[Python-Dev] Re: Reiterability

Sun Oct 19 12:30:15 EDT 2003

> > A problem I have with making iterator cloning a standard option is
> > that this would pretty much require that all iterators for which
> > cloning can be implemented should implement clone().  That in turn
> > means that iterator implementors have to work harder (sometimes
> > cloning can be done cheaply, but it might require a different
> > refactoring of the iterator implementation).
> 
> Making iterator authors aware of their clients' possible need to clone
> doesn't sound bad to me.  There's no _compulsion_ to provide the
> functionality, but some "social pressure" to do it if a refactoring can
> afford it, well, why not?

Well, since it can't be done for the very important class of
generators, I think it's better to prepare the users of all iterators
for their non-reiterability.  It would surely be a shame if the social
pressure to provide cloning ended up making generators second-class
citizens!

> > I'd like to hear more about those cases, to see if they really need
> > cloning (:-) or can live with a fixed limited backup capability.
> 
> I have an iterator it whose items, after an arbitrary prefix terminated by 
> the first empty item, are supposed to be each 'yes' or 'no'.

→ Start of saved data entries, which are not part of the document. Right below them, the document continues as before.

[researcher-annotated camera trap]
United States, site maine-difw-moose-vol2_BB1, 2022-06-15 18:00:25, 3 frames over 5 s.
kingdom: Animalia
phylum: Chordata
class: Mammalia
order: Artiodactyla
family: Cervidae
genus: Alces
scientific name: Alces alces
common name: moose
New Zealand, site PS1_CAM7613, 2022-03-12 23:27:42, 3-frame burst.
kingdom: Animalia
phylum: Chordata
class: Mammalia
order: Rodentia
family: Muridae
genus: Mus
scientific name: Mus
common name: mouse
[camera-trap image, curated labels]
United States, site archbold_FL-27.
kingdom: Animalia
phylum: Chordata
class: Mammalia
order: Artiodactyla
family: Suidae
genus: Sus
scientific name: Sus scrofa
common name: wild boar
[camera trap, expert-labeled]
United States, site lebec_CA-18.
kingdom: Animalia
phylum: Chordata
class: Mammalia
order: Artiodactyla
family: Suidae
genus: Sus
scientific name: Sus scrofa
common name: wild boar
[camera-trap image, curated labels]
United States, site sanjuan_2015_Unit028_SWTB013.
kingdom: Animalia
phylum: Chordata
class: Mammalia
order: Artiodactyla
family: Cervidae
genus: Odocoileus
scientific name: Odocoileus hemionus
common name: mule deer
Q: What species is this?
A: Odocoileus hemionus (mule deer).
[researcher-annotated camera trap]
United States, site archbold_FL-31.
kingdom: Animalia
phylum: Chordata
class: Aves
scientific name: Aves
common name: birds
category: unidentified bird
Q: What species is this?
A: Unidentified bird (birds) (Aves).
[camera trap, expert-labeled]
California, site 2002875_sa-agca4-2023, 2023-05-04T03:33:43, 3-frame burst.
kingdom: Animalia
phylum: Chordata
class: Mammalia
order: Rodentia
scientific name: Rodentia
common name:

This is a made-up toy example, right?  Does it correspond with
something you've had to do in real life?

> I need to process it with different functions depending if it has certain 
> proportions of 'yes'/'no' (and yet another function if it has any invalid 
> items) -- each of those functions needs to get the iterator from right
> after that 'first empty item'.
> 
> Today, I do:
> 
> def dispatchyesno(it, any_invalid, selective_processing):
>     # skip the prefix
>     for x in it:
>         if not x: break
>     # snapshot the rest
>     snap = list(it)
>     it = iter(snap)
>     # count and check
>     yeses = noes = 0
>     for x in it:
>         if x=='yes': yeses += 1
>         elif x=='no': noes += 1
>         else: return any_invalid(snap)
>     total = float(yeses+noes)
>     if not total: raise ValueError, "sequence empty after prefix"
>     ratio = yeses / total
>     for threshold, function in selective_processing:
>         if ratio <= threshold: return function(snap)
>     raise ValueError, "no function to deal with a ratio of %s" % ratio
> 
> (yes, I could use bisect, but the number of items in selective_processing
> is generally quite low so I didn't bother).
> 
> Basically, I punt and "snapshot" by making a list out of what is left of
> my iterator after the prefix.  That may be the best I can do in some cases,
> but in others it's a waste.  (Oh well, at least infinite iterators are not a
> consideration here, since I do need to exhaust the iterator to get the
> ratio:-).  What I plan to do if this becomes a serious problem in the
> future is add something like an optional 'clone=None' argument so I
> can code:
>     if clone is None:
>         snap = list(it)
>         it = iter(snap)
>     else: snap = clone(it)
> instead of what I have hardwired now.  But, I _would_ like to just do, e.g.:
>     try: snap = it.clone()
>     except AttributeError:
>         snap = list(it)
>         it = iter(snap)
> using some standardized protocol for "easily clonable iterators" rather
> than requiring such awareness of the issue on the caller's part.

Is this from a real app?  What it most reminds me of is parsing email
messages that can come either from a file or from a pipe; often you
want to scan the body to find the end of its MIME structure and then
go back and do things to the various MIME parts.  If you know it comes
from a real file, it's easy to save the file offsets for the parts as
you parse them; but when it's a pipe, that doesn't work.  In practice,
these days, the right thing to do is probably to save the data read
from a pipe to a temp file first, and then parse the temp file; or if
you insist on parsing it as it comes it, copy the data to a temp file
as you go and save file offsets in the temp file.

But I'm not sure that abstracting this away all the way to an iterator
makes sense.  For one, the generic approach to cloning if the iterator
doesn't have __clone__ would be to make a memory copy, but in this app
a disk copy is desirable (I can invent something that overflows to
disk abouve a certain limit, but it's cumbersome, and you have cleanup
issues, and it needs parameterization since not everybody agrees on
when to spill to disk).  Another issue is that the application does't
require iterating over the clone and the original iterator
simultaneously, but a generic auto-cloner can't assume that; for
files, this would either mean that each clone must have its own file
descriptor (and dup() doesn't cut it because it shares the file
offset), or each clone must keep a file offset, but now you lose the
performance effect of a streaming buffer unless you code up something
extremely hairy with locks etc.

--Guido van Rossum (home page: http://www.python.org/~guido/)